Spatial reasoning data based on images
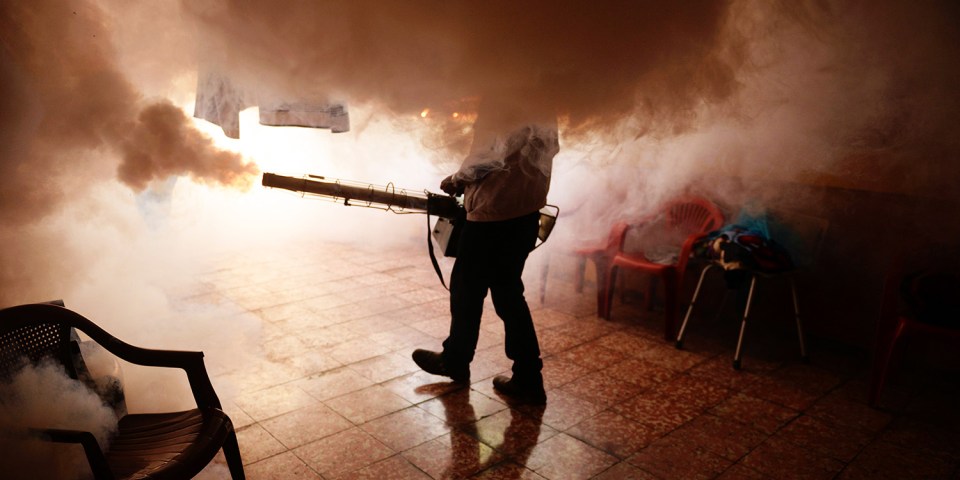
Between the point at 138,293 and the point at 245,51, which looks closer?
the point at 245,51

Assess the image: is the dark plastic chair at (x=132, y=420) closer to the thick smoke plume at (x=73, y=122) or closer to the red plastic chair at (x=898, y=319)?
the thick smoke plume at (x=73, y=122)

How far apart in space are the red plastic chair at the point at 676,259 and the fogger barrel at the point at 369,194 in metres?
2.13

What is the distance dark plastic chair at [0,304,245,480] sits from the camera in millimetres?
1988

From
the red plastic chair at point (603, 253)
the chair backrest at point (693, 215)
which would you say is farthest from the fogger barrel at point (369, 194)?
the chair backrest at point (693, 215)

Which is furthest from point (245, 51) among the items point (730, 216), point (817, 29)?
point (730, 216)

WHAT YOU SHOULD DO: Lay out the lines from the one containing "What is the" through the last line of the entries as a numbered list, with both ends included and blank lines left out.

RESULT OF THE EXERCISE:
1. What is the distance dark plastic chair at [0,304,245,480] sits from the camera in millimetres?
2. 1988
3. From
4. the red plastic chair at point (603, 253)
5. the chair backrest at point (693, 215)
6. which would you say is farthest from the fogger barrel at point (369, 194)?
7. the chair backrest at point (693, 215)
8. Which is furthest from point (245, 51) among the items point (730, 216), point (817, 29)?
9. point (730, 216)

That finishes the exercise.